İlk iş olarak da İK Direktörü Elif Karacaoğlu ile iş birliğine girdi. Zaten onu yanına çekmesi çok kolay oldu. Bunun için Programlar Müdürü Yasemin Tüzemen’i kullandı. Elif Karacaoğlu’nun sosyetik dişçilerde dişlerini yaptırması ve dolgu ve botoks gibi güzellik işlemlerini CNNTÜRK ekranlarına para ödeyerek çıkan doktorlara yaptırması yetti. Elif Karacaoğlu artık Murat Yancı’nın sözünden çıkmayan ve Meltem Demirören’e sürekli Murat Yancı’yı öven biri haline geldi.

Karacabey’in Yancı’yı patrona övmesi çok önemliydi. Çünkü Meltem Demirören ile Elif Karacaoğlu zaman zaman birlikte alışverişe gidecek kadar yakındı. Yani planın artık ikinci aşamasına geçilebilirdi. Murat Yancı, İK direktörü Elif Karacaoğlu ile konuştu ve eski bir polis şirkete güvenlik müdürü aldırdı. Ve onun üzerinden de patrona sürekli korku aşılandı.

Nasıl mı?

"Odanıza birisi böcek yani dinleme cihazı koymuş olabilir" denilerek sürekli odası arandı. Rahatsız edildi, korkması sağlandı. Bu hamlelerle birlikte Meltem Demirören’i avuçların içine alan isimler bir sonraki aşamaya adım attılar. Yani “uyuyan güzel” daha da yalnızlaştırıldı ve derin uykuya geçti.

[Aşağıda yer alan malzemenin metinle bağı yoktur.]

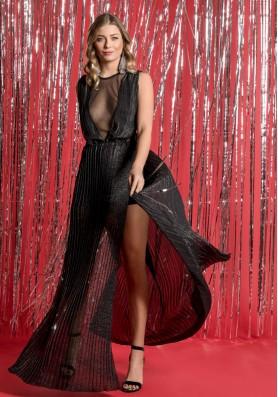 Maxi φόρεμα με σκισίματα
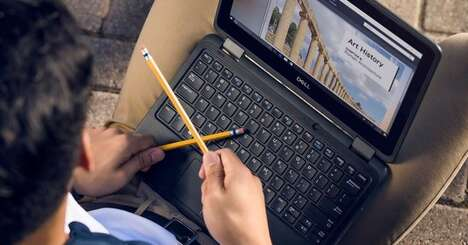 Social Good Laptop Donations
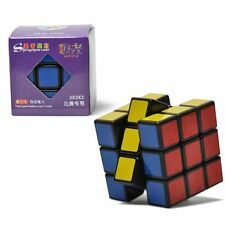 Shengshou V3 Aurora Jiguang 3x3x3 Speed Cube Smooth Square Puzzle 3x3 Toy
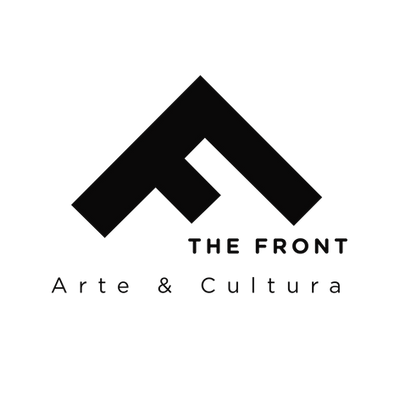 the-front-new-logo-black-francisco-eme.png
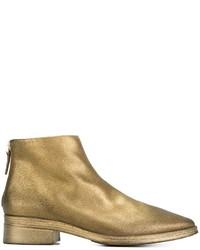 Botines de cuero dorados de Marsèll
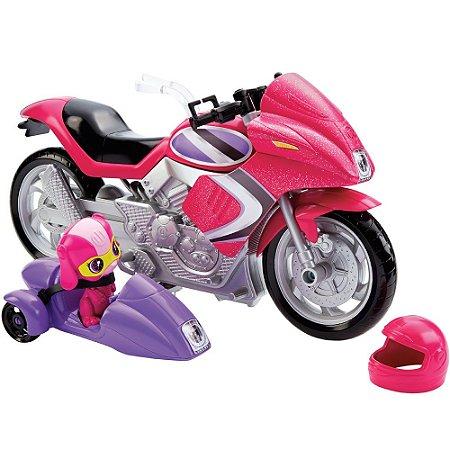 Barbie Motocicleta E Pet - Mattel Dhf21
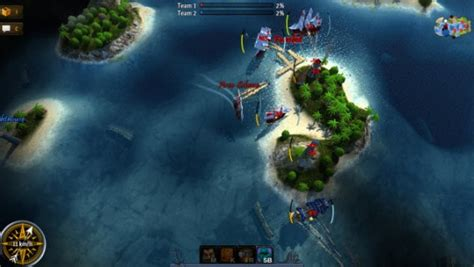 libro mapping naval warfare a top 10 naval battle games for pc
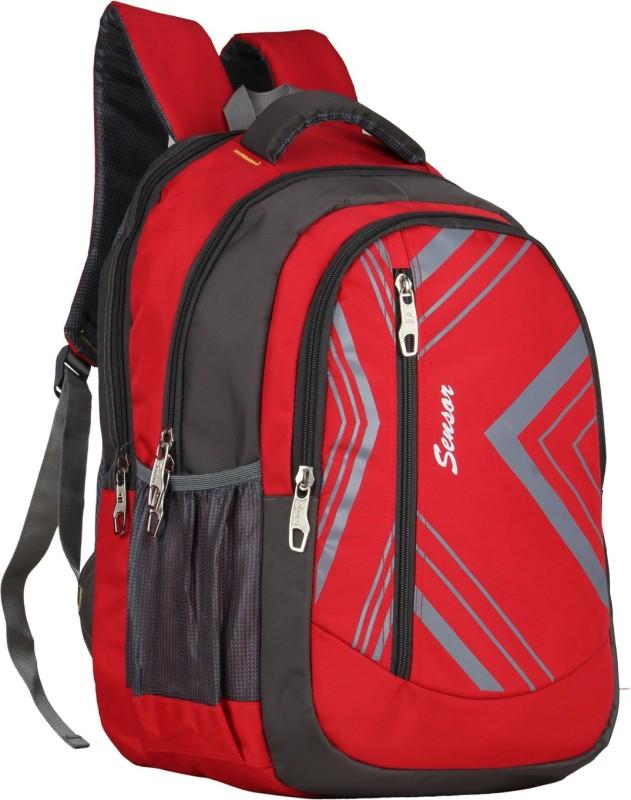 Sensor Frost 30 L Laptop Backpack(Red, Grey)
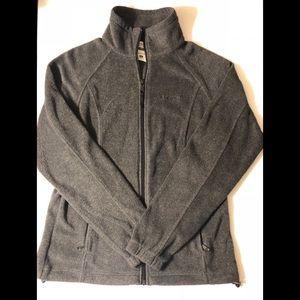 Slightly worn women's Columbia fleece jacket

Başta Kanal D’nin Genel Müdürü Murat Saygı olmak üzere herkese bir kulp takarak, sanki şirketi koruyorlarmış gibi yapıp, Meltem Demirören ile birebir görüşen herkes tek tek gönderildi. Operasyonların hepsini de bizzat Elif Karacaoğlu yönetti. Sonra da Murat Yancı’nın TV’lerin başına geçmesini önerdi. Meltem Demirören o atamayı yaptıktan sonra da şirkette 'uyuyan güzel' moduna geçti.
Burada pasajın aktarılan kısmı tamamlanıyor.